I saw this item on the Corner about how the mind can still decipher words even if they are mispelled because we see the whole word, or something. An example from the item: "[I]t deosn't mttaer in waht oredr the ltteers in a wrod are, the olny iprmoatnt tihng is taht the frist and lsat ltteer be in the rghit pclae."
I've heard this before (as a matter of fact, I think I heard it on the Corner before, Derb), and my thought is this. I wonder if the same people talking about how cool this is are the same people who get so upset when schools try to teach reading using "whole language" instead of or along with phonics. (See here for some pros and cons of both.) We're able to figure out these misspelled words because we understand the way words work, and work together to form sentences. Of course, using only phonics as your guide, you wouldn't be able to read this garble.
(Aside: I just realized that this post will appear if anybody ever googles "frist and lsat," whether they mean this language gobbledy-gook or the law school board scores of the Senate Majority Leader -- who of course went to med school instead of law school, so I doubt he ever took the LSAT.)
Anyway, my rudimentary knowledge of linguistics is that most scholars believe that the best method for teaching children to read is to use a combination of phonics and some kind of whole language approach. I hope parents remember how interesting they found this tidbit about how our brains read words before they denounce whole language as some sort of PC junk for kids whose feeling will be hurt if they can't understand "See Spot run."
Thursday, May 06, 2004
I was not the author of this letter to Slate advice columnist Dear Prudence:
Dear Pru,Thanks, Pru -- where can I order my poster telling me to "Hang in there"?
Aside: I looked through literally hundreds of goofy posters and could not find a link to the original "Hang in there, kitty" poster, so if anyone has one handy, I'd appreciate it. I think my sentiments are more like this cat's.
I guess Prudie's advice to the guy wasn't totally awful. After all, he is still in law school and not trapped in an office with exactly one single woman (who isn't interested in me but is otherwise very nice). And "political activist" and "ballroom dancing" should mean that he runs into women somewhere. But still, why even print the letter if the best advice you can muster is "hang in there"? But I guess they pay her the big money to say, "Trust me, not every woman on earth would find you repulsive." I'm sure Lovesick Legal Eagle will sleep so much better tonight...alone.
You know, I wasn't really upset or spurred to action when I started this post -- I just thought it would be humorous to point to this letter I could have written a few years ago (I'm not "into" ballroom dancing, but would enjoy learning if I had a partner). But the more I thought about it, the more I figured, I could do better than that!
And so, I hereby announce the creation of The BTQ Advisor. Send us your problems and requests for advice; Fitz and I will share a chuckle at your expense; and then we'll post our answers. The frequency of Advisor posts will of course depend on the volume of letters we get. Anonymity is assured if you want it, and I promise that all the letters we print will be real, subject to the sensitivities of our own BS detectors. My guess is that our advice column will end up more like Dan Savage's than Prudence's, but it will have that unique BTQ spin that keeps you coming here. Relationships, life, jobs, whatever...the BTQ Advisor lines are now open.

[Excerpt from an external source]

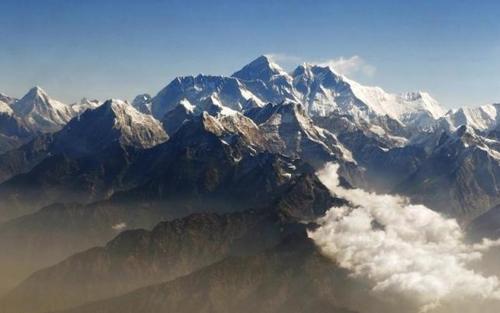 Núi Everest dịch chuyển sau động đất Nepal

On another note, while I'm posting. It seems like Haloscan, the outfit we use for our comments, was down a bit yesterday. At least, I'm blaming them for what may well have been a problem here on the site. Anyway, Fitz is the code maven, and he is off welcoming his brother back to America, so no one is around to fix any problems that might pop up. Accordingly, if you weren't able to post a comment, try again, or email us. It appears to be working well today, though. Unlike me...
Wednesday, May 05, 2004
I have previously discussed my concerns about the possibility of terrorism at this summer's Olympics. Today, ESPN has a very interesting package of articles up about the issue, noting that we are now only 100 days away from the torch-lighting in Athens. If they don't keep them up on the main Olympics page, here is a story on athletes' concerns, here is one on the chance of an attack, here is one on some financial issues, noting that the IOC has obtained a $170million insurance policy against cancellation of the Games, including in case of terrorism, as well as noting that lots of companies depend on their athlete-endorsers showing up and getting some once-every-four-years publicity. And, here is the latest news, and it's not good: a bomb explodes at a police station, and (related?) Greek police are threatening a strike for more money.
I say again: not encouraging. And while the staggering construction delays might seem to be a different problem, one of the ESPN stories notes that the rush job on the venues could hinder security. Despite spending well over $1billion in security, and getting help from all sorts of agencies (FBI, CIA, Scotland Yard, NATO), the construction sites are fairly unsecure right now -- meaning that a terrorist could plant a bomb in a structure as it is being built. And how certain are you that none of the laborers on these sites might be a security risk? Also, if the venues aren't finished well in advance of the Games, security folks won't have necessary opportunities to check for danger spots and vulnerabilities.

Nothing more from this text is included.